## Written task
Render the items below as a two-column CSV with the header "item,answer" and one row per item. Start at the line containing "What depth from" and continue through the last item, putting each item's text and its answer in their own quoted fields with any line breaks replaced by spaces.

## Information given
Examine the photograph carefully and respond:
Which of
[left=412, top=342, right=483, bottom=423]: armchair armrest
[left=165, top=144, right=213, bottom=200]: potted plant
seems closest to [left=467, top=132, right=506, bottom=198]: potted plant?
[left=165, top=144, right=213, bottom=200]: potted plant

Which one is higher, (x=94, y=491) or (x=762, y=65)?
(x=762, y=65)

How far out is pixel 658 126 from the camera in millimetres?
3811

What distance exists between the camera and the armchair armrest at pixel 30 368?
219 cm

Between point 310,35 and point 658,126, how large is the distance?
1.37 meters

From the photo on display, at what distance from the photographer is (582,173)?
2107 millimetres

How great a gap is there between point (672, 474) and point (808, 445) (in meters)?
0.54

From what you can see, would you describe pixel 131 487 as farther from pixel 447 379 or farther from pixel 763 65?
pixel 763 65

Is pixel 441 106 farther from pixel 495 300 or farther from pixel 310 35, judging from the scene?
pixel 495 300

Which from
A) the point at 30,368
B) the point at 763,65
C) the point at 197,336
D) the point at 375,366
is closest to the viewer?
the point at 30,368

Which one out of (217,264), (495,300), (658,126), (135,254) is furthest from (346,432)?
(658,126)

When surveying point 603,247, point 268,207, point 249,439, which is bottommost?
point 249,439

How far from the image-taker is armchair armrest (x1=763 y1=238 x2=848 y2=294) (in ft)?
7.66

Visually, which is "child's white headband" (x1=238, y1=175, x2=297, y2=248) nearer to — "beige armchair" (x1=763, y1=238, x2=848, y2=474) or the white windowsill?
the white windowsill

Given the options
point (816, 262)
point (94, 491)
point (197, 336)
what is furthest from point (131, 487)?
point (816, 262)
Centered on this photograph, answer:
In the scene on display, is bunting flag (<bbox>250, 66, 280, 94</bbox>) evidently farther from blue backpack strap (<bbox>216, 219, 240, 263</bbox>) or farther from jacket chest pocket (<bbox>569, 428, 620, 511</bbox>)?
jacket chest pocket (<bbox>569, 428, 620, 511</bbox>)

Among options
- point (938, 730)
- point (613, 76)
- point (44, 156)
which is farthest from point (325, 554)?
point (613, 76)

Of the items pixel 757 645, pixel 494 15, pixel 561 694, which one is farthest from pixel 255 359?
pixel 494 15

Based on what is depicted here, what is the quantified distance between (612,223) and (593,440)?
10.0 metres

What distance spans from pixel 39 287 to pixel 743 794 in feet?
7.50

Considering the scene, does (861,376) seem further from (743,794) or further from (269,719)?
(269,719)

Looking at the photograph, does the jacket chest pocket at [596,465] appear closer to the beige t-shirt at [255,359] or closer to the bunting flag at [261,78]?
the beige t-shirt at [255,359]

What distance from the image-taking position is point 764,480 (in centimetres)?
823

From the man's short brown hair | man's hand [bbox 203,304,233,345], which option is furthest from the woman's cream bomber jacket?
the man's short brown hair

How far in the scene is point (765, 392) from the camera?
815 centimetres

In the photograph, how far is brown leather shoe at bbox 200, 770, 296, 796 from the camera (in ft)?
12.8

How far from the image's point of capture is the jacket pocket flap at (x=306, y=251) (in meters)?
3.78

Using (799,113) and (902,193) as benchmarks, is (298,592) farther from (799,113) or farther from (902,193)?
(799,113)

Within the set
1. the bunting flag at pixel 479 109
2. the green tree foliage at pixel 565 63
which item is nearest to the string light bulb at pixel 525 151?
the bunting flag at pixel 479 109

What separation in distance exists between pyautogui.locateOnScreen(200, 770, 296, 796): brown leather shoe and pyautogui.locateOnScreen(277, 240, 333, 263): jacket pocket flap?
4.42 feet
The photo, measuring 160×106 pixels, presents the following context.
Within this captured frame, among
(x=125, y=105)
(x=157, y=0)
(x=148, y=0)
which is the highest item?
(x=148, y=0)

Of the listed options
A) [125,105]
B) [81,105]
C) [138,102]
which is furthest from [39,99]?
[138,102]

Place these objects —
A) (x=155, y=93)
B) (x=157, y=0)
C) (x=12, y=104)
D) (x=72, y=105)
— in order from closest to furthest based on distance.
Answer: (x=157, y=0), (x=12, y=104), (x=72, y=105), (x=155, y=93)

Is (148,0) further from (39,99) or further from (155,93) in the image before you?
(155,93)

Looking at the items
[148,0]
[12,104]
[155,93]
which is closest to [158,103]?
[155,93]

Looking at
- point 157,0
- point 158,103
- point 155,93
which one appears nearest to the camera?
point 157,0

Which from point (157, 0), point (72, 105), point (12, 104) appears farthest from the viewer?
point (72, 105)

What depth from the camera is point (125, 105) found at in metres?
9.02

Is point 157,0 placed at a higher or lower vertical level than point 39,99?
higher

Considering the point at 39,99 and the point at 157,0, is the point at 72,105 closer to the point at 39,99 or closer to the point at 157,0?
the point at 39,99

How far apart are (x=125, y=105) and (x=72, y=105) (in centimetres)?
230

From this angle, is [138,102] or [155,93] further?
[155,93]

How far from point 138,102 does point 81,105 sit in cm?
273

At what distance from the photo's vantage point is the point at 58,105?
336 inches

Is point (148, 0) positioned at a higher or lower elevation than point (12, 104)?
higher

## Task answer
item,answer
"What depth from the camera is point (125, 105) found at in metres?","9.02"
"Is point 157,0 placed at a higher or lower vertical level than point 39,99?","higher"
"Considering the point at 39,99 and the point at 157,0, is the point at 72,105 closer to the point at 39,99 or closer to the point at 157,0?","the point at 39,99"
"How far apart are (x=125, y=105) and (x=72, y=105) (in centimetres)?","230"
"From this angle, is [138,102] or [155,93] further?","[155,93]"
"How far from point 138,102 does point 81,105 sit in cm?","273"
"At what distance from the photo's vantage point is the point at 58,105?","336 inches"
"Is point (148, 0) positioned at a higher or lower elevation than point (12, 104)?","higher"